Bir masal anlat bana Detroit Şimdi oyunun teknik yönlerine gelirsek; Detroit, görsel olarak oldukça etkileyici bir deneyim sunuyor. Kara’nın öncelikle bir demo oynamasıyla başlayan serüveni, bir zamanlar Ray Kurzweil’in “The Singularity Is Near” adlı kitabının görsel bir sunumu gibi halini almış. Bu tür bir teknolojik dönüşümün insan hayatında ne gibi etkileri olabileceği sorusunu merak etmemizi sağlıyor. Özellikle de bu soruları düşündüren, oyun boyunca aldığımız farklı kararların sonuçları! Her şeyin bir sonucunun olduğu gerçeği, insan yaşamını sorgulamaya itiyor.
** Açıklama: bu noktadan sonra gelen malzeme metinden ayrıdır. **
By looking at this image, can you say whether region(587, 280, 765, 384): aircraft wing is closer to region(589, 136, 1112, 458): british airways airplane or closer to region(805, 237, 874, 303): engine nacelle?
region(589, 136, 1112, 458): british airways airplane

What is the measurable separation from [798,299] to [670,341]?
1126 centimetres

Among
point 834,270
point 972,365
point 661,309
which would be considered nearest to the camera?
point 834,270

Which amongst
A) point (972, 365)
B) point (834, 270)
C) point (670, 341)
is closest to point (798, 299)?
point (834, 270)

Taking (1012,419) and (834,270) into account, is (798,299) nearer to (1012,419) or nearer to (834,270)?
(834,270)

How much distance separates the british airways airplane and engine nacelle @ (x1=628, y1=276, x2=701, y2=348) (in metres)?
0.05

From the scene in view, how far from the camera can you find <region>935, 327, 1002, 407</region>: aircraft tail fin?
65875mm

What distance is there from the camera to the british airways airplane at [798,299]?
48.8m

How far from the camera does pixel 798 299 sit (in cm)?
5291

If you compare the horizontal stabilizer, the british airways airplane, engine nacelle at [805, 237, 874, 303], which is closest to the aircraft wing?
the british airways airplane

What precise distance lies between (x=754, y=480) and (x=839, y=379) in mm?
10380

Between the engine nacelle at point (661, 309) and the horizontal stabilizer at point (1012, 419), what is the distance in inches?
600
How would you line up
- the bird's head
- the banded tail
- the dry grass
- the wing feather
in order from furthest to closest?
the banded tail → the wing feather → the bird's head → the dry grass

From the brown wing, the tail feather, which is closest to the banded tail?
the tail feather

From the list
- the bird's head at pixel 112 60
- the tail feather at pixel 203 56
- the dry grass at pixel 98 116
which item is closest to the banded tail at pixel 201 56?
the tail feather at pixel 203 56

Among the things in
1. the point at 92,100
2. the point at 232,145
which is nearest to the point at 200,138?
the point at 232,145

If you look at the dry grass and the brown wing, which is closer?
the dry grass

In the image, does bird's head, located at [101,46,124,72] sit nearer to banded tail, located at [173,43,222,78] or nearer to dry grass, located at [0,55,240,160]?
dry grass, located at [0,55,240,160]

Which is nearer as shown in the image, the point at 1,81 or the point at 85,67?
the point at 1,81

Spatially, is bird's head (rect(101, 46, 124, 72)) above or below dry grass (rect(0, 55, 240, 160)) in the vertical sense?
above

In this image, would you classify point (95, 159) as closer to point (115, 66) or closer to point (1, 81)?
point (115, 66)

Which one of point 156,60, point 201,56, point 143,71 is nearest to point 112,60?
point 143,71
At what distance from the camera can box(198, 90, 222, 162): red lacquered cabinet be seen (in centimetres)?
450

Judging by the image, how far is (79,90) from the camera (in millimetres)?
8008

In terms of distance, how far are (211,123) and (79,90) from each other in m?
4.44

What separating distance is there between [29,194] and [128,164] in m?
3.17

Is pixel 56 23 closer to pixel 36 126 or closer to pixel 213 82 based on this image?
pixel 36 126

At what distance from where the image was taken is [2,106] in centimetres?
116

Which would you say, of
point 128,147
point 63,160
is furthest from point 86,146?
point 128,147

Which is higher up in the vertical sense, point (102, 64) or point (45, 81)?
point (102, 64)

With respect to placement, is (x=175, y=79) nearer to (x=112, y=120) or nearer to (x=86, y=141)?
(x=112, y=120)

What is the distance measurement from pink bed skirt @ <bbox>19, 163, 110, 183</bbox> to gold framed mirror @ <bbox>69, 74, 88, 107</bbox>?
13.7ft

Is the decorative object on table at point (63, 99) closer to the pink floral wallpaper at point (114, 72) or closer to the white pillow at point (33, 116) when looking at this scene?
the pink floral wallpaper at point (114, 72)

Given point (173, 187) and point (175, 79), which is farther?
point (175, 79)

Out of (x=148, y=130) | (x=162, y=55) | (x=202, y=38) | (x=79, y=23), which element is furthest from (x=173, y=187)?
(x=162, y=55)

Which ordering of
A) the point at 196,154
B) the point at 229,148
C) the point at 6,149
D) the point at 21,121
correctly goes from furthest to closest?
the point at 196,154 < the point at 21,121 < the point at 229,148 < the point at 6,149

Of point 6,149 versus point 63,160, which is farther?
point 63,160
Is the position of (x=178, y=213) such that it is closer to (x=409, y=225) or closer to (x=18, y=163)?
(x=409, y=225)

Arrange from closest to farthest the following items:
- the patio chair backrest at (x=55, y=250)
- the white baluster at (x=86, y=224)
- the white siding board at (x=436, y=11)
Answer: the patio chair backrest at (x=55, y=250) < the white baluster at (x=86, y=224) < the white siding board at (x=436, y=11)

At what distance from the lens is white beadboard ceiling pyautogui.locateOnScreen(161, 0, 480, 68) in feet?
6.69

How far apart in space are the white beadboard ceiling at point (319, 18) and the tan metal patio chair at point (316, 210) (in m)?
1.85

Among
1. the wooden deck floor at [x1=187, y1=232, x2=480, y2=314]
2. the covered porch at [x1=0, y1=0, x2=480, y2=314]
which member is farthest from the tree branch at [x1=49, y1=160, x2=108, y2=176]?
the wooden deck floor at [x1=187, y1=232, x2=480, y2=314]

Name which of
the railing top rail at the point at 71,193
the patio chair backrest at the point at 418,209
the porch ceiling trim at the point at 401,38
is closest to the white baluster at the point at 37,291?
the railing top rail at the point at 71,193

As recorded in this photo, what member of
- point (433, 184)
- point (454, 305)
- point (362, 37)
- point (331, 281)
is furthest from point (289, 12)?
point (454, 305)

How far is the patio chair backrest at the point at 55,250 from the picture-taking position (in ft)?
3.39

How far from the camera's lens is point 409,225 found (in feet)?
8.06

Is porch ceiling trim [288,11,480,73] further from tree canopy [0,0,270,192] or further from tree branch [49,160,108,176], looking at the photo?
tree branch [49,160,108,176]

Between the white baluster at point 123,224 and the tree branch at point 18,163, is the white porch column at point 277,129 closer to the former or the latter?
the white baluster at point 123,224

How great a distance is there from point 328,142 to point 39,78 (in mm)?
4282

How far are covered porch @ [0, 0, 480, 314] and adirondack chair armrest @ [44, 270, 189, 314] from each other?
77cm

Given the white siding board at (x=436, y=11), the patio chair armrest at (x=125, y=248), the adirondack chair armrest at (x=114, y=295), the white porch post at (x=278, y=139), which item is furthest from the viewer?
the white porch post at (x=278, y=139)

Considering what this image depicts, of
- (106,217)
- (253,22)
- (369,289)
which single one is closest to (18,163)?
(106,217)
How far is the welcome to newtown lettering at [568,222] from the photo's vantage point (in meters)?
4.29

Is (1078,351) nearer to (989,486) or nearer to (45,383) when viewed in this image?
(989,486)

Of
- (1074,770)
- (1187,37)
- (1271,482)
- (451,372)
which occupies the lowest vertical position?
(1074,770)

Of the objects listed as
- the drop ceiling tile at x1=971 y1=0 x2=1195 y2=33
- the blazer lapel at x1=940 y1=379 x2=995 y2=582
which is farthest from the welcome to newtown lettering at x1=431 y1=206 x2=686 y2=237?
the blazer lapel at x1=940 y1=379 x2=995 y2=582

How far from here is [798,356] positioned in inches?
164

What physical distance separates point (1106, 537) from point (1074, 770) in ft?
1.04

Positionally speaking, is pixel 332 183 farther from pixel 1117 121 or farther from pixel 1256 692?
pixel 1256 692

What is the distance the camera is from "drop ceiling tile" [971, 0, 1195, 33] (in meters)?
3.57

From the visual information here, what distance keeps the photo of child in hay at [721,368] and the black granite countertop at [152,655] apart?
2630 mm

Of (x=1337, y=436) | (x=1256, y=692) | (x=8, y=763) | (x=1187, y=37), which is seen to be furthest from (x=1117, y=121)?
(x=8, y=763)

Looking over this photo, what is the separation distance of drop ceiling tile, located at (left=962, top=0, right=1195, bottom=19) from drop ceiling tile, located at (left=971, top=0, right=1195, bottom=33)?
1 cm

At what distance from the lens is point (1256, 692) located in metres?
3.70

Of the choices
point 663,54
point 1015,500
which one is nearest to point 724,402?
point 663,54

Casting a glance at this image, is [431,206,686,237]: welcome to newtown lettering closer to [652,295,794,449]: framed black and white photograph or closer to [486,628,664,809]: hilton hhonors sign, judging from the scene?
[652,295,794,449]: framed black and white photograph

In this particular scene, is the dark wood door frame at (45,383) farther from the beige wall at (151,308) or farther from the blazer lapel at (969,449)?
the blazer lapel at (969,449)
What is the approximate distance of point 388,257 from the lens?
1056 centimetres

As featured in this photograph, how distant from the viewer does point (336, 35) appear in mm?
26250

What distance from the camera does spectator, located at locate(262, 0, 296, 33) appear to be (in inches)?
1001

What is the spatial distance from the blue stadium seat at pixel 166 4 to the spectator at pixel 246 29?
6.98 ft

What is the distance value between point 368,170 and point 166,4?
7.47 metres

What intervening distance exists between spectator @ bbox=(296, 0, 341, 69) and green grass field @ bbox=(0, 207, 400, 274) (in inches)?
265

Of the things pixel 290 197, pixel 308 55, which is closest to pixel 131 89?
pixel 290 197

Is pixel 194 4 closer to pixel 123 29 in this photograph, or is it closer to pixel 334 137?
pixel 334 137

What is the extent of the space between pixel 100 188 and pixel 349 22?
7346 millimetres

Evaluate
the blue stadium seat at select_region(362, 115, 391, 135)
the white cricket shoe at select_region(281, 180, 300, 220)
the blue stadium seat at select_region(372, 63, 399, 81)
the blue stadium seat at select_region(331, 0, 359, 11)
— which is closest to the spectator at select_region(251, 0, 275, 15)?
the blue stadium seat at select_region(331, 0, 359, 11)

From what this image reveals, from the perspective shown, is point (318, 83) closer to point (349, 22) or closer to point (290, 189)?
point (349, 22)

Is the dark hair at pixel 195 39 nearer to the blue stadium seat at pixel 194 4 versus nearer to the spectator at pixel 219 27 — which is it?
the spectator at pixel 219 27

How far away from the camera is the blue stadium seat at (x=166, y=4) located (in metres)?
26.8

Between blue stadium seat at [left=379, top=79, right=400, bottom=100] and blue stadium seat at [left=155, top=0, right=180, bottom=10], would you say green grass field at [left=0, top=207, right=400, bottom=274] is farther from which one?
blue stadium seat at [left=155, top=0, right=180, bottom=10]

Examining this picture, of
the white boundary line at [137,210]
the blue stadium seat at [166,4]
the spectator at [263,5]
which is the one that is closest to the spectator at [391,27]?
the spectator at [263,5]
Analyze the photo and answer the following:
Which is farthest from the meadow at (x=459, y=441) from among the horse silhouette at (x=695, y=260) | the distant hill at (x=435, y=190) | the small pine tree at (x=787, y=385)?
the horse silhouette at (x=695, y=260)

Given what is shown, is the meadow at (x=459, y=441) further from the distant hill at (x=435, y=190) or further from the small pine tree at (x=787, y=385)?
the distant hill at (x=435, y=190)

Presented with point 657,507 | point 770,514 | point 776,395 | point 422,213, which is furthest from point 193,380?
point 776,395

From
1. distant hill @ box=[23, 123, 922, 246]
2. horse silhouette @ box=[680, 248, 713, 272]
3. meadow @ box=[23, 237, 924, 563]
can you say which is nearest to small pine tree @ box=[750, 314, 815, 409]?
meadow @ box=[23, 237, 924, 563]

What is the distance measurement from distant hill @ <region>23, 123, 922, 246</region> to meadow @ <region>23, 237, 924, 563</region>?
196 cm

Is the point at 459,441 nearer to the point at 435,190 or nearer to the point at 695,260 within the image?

Sonuç olarak, Detroit: Become Human, benim için, yalnızca bir oyun değil; bir yaşam tecrübesi, bir ders, bir yolculuk oldu. Duyguların ve mantığın çatıştığı, insan olmanın anlamını sorgulatan bir deneyim sundu. Her ne kadar oyun dünyasında övgüyle karşılanmasa da, benim gözümde kesinlikle çok özel bir yere sahip. Belki de bilmediğimiz şeyler üzerine düşünmemizi sağladığı için! Oyun dünyasında başka hangi yapım, insan olmanın derinliklerine inebiliyor ki?